The irony is that the method that we used to calculate AR1 coefficients is **identical** to the method used by Mann in his Preisendorfer diagram for the NOAMER network submitted to Nature and posted up at realclimate, as I prove below.

Reviewing the debate a little, here’s what Mann wrote to the House Energy and Commerce Committee:

There is another element of this question which raises a deeply troubling matter with regard to Dr. Wegman’s failure to subject his work to peer review, and Wegman’s apparent refusal to let other scientists try to replicate his work. Professor David Ritson, Emeritus Professor of Physics, Stanford University, has found error in the way that Dr. Wegman models the “persistence” of climate proxy data. Interestingly, this is the same error Steven McIntyre committed in his work, which was recently refuted in the paper by Wahl and Ammann, which was in turn vetted by Dr.

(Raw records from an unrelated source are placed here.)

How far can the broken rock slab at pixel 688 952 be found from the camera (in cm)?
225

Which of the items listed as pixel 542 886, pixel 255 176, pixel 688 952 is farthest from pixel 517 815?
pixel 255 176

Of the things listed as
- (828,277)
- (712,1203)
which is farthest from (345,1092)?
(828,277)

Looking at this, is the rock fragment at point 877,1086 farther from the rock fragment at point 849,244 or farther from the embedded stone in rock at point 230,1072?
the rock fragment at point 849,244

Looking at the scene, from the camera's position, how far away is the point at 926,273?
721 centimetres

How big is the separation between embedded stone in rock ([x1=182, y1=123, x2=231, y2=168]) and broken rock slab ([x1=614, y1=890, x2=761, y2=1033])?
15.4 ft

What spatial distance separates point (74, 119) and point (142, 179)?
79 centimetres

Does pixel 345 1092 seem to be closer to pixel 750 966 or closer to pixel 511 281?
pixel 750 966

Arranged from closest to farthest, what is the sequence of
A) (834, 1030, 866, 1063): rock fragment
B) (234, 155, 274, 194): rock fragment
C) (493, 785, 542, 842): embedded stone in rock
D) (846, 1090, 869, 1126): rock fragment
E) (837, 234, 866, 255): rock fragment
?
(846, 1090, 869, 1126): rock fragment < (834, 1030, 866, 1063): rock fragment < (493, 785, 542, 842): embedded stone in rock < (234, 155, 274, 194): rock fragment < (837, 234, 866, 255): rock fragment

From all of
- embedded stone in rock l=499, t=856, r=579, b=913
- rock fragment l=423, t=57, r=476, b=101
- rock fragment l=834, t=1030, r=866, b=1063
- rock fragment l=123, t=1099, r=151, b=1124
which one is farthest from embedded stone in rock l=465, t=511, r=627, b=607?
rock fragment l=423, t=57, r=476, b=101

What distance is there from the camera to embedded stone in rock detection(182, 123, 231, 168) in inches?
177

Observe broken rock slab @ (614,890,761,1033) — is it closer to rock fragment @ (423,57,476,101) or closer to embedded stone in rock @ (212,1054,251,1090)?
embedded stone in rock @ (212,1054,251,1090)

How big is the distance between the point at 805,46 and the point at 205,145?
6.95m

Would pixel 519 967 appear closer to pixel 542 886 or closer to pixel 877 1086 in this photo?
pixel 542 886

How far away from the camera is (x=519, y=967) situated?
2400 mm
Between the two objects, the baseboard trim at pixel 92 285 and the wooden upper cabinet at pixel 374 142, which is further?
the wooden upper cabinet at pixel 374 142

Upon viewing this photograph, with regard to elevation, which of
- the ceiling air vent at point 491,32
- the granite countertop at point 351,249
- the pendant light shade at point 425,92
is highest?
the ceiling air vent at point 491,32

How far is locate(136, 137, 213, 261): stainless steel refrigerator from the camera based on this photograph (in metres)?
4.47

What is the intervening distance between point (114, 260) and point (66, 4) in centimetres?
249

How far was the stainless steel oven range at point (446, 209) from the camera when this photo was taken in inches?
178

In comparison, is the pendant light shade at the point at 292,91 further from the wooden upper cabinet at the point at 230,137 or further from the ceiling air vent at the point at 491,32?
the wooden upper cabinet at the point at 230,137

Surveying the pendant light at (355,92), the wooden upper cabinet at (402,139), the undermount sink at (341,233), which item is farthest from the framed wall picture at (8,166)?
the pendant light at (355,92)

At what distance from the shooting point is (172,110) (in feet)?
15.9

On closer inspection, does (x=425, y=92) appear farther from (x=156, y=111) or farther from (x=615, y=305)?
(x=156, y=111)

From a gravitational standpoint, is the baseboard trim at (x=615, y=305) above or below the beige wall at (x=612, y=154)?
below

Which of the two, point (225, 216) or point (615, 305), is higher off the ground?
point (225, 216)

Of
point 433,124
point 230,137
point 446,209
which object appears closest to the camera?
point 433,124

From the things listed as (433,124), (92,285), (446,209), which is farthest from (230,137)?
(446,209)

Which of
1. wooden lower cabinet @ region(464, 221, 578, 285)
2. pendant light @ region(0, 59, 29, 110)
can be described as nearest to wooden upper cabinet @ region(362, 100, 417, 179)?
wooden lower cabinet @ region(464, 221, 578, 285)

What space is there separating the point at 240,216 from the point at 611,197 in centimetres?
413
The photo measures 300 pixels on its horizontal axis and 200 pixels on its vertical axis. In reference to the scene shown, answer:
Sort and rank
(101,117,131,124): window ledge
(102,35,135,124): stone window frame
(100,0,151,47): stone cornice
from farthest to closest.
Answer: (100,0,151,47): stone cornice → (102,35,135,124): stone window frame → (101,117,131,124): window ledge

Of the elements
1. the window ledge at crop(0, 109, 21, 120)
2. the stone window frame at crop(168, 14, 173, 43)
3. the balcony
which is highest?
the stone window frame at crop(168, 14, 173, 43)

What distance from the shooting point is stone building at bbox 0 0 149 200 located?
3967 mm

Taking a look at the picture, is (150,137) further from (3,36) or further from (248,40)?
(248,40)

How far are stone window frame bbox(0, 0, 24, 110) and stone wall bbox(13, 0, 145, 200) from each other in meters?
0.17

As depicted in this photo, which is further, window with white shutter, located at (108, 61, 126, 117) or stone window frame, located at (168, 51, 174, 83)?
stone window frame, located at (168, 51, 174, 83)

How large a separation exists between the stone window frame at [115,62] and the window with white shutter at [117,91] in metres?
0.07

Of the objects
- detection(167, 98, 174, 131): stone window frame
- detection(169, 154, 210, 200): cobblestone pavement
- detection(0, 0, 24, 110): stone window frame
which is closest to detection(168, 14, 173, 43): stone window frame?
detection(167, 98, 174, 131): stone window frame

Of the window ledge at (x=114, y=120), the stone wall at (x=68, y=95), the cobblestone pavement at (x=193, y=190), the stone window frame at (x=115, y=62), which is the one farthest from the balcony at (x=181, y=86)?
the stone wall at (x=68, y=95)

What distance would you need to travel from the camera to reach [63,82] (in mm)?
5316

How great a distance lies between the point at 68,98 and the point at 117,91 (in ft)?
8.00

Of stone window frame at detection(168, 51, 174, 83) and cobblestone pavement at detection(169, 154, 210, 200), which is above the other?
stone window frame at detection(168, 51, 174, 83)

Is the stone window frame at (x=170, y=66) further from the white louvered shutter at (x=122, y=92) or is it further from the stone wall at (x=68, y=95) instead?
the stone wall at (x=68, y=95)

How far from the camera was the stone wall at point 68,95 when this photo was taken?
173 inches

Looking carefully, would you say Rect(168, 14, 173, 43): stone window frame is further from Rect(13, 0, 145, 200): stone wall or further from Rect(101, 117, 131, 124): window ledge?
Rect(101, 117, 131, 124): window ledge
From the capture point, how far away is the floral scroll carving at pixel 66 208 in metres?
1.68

Douglass Nychka, an eminent statistician. Dr. Ritson has determined that that the calculations that underlie the conclusions that Dr. Wegman advanced in his report are likely flawed. Although Dr. Ritson has been unable to reproduce, even qualitatively, the results claimed by Dr. Wegman, he has been able to isolate the likely source of Wegman’s errors. ..

Moreover, the errors that Dr. Ritson has identified in Dr. Wegman’s calculations appear so basic that they would almost certainly have been detected in a standard peer review. In other words, had Dr. Wegman’s report been properly peer-reviewed in a rigorous process where peer-reviewers were selected anonymously, it likely would not have seen the light of day. Dr. Wegman has thus unwittingly provided us with a prime example of the importance of the peer review process as a basic first step in quality control.

Here’s the "mistake" supposedly identified by Ritson in the calculation of AR1 coefficients. (Now even if Ritson were correct, all this would affect is the HS-ness of our illustration of the biasing effect – it doesn’t in any sense disprove the biasing effect. Ritson:

To facilitate a reply I attach the Auto-Correlation Function used by the M&M to generate their persistent red noise simulations for their figures shown by you in your Section 4 (this was kindly provided me by M&M on Nov 6 2004 ). The black values are the ones actually used by M&M. They derive directly from the seventy North American tree proxies, assuming the proxy values to be TREND-LESS noise…Surely you realized that the proxies combine the signal components on which is superimposed the noise? I find it hard to believe that you would take data with obvious trends, would then directly evaluate ACFs without removing the trends, and then finally assume you had obtained results for the proxy specific noise! …Your report makes no mention of this quite improper M&M procedure used to obtain their ACFs.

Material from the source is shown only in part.